Julia Boraston

Personal information
- Born: 3 September 2004 (age 21) Victoria, Canada
- Height: 162 cm (5 ft 4 in)

Sport
- Sport: Field hockey
- Position: Midfield
- Club: Victoria Vikes

National team
- Years: Team / Caps / Goals
- 2023–: Canada U–21 / 17 / (0)
- 2025–: Canada / 0 / (0)

Medal record
| Women's field hockey |
| Representing Canada |

= Julia Boraston =

Canadian field hockey player

Julia Boraston (born 3 September 2004) is a field hockey player from Canada.

==Personal life==
Boraston was born and raised in Victoria, the capital city of British Columbia, Canada.

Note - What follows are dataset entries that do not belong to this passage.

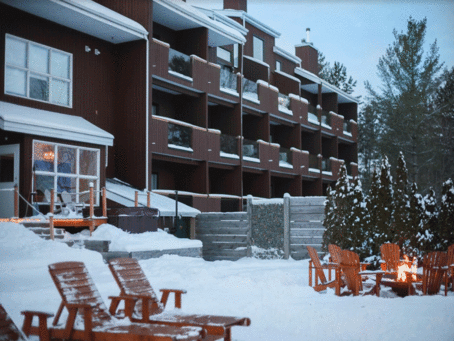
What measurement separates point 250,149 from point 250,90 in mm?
3045

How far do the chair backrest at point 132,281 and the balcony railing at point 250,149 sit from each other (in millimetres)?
20636

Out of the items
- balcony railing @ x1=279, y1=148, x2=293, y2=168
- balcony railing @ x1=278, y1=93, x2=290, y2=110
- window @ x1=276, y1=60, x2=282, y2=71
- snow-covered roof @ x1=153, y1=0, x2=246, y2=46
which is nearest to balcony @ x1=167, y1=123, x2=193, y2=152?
snow-covered roof @ x1=153, y1=0, x2=246, y2=46

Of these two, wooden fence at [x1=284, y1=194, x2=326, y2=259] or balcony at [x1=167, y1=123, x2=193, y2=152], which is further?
balcony at [x1=167, y1=123, x2=193, y2=152]

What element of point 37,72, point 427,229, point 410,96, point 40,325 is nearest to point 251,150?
point 37,72

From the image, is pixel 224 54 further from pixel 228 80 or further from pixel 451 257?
pixel 451 257

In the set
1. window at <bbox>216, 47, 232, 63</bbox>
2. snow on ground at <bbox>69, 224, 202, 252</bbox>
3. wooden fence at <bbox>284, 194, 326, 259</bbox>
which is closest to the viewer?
snow on ground at <bbox>69, 224, 202, 252</bbox>

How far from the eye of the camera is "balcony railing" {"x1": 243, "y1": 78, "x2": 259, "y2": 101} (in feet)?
96.4

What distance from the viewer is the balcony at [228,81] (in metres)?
27.4

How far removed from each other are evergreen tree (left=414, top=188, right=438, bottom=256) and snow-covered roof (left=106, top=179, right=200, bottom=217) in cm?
842

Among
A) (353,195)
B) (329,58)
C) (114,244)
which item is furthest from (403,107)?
(114,244)

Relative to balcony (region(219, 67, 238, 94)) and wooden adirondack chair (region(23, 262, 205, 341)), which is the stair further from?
balcony (region(219, 67, 238, 94))

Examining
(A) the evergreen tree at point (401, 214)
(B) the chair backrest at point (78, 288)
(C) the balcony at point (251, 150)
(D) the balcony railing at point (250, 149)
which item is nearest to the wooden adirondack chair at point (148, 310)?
(B) the chair backrest at point (78, 288)

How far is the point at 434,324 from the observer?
27.0 feet

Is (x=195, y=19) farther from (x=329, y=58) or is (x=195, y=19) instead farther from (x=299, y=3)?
(x=329, y=58)
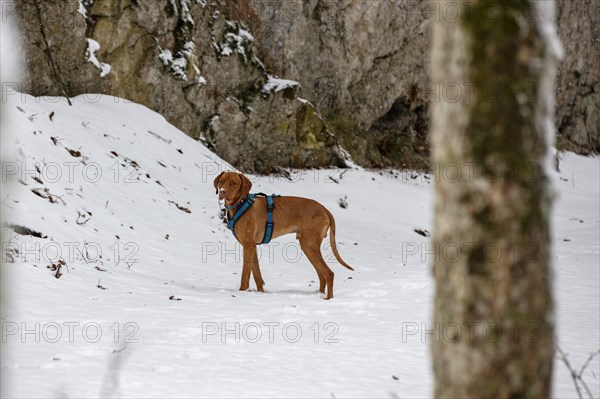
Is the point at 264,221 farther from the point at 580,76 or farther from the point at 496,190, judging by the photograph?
the point at 580,76

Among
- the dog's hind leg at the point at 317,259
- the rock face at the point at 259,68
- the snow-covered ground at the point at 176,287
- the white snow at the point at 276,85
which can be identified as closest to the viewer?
the snow-covered ground at the point at 176,287

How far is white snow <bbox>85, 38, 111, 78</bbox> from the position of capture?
13656mm

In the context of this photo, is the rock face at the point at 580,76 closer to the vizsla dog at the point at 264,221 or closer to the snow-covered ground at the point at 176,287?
the snow-covered ground at the point at 176,287

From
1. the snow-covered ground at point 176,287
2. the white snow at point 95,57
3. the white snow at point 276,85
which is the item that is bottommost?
the snow-covered ground at point 176,287

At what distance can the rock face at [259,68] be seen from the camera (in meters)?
13.6

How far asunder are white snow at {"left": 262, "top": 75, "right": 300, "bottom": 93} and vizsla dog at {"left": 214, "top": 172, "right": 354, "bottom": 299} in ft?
34.5

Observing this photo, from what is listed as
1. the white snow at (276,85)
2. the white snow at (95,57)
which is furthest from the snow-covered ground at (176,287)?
the white snow at (276,85)

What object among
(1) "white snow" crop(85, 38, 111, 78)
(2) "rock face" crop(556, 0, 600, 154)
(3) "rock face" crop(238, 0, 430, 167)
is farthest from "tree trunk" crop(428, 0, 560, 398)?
(2) "rock face" crop(556, 0, 600, 154)

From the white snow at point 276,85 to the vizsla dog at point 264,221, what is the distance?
34.5 feet

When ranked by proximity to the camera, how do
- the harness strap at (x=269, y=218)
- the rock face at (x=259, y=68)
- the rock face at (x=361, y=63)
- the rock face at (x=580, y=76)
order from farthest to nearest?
the rock face at (x=580, y=76) → the rock face at (x=361, y=63) → the rock face at (x=259, y=68) → the harness strap at (x=269, y=218)

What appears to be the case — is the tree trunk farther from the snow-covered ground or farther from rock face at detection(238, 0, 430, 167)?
rock face at detection(238, 0, 430, 167)

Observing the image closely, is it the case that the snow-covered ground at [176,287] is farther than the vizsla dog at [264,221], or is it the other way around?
the vizsla dog at [264,221]

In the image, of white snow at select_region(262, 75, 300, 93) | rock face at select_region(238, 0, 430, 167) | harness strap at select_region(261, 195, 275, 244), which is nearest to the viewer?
harness strap at select_region(261, 195, 275, 244)

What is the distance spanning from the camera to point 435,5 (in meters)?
2.13
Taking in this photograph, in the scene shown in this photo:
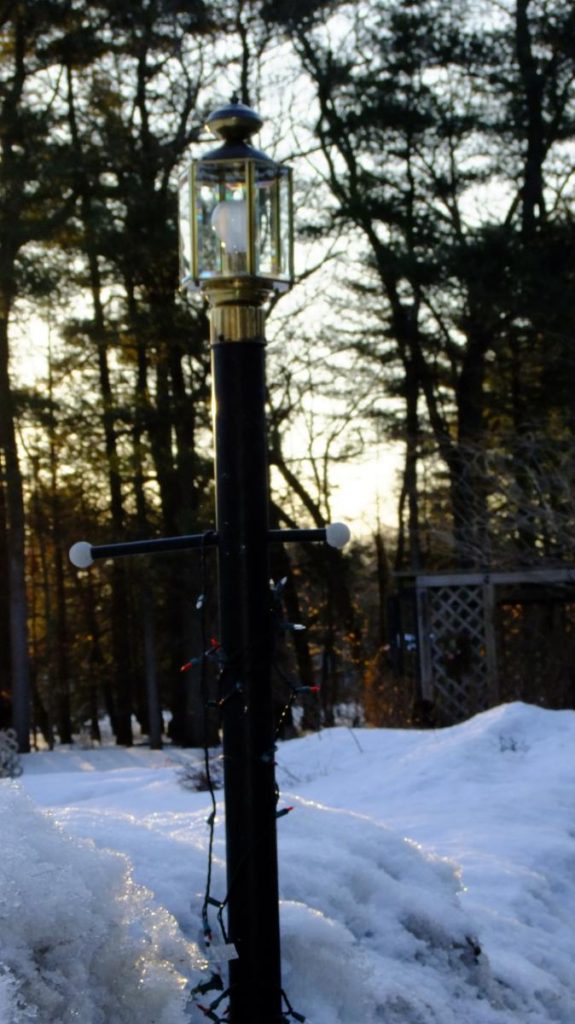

She is a student at the University of Victoria.

==Field hockey==
===Domestic league===
Boraston currently represents the Victoria Vikes, the field hockey team of the University of Victoria, in the Canada West conference of intercollegiate competition of Canada.

===Under–21===
Since 2023, Boraston has been a member of the Canada U–21 squad. She made her debut for the team at the 2023 Pan American Junior Championship in Saint Michael, where they finished in fourth place. Later that year she represented the team again at the 2023 FIH Junior World Cup in Santiago.

In 2024 she continued representing the national under–21 squad, appearing at the Pan American Junior Championship in Surrey.

As of 2025, Boraston is an active member of the national junior squad.

===Senior national team===
Boraston received her first call-up to the senior national squad in 2025. She was named as a travelling reserve for the 2024–25 FIH Nations Cup in Santiago. Despite not earning any international caps at the FIH Nations Cup, Boraston is set to make her senior international debut during the 2025 Pan American Cup in Montevideo.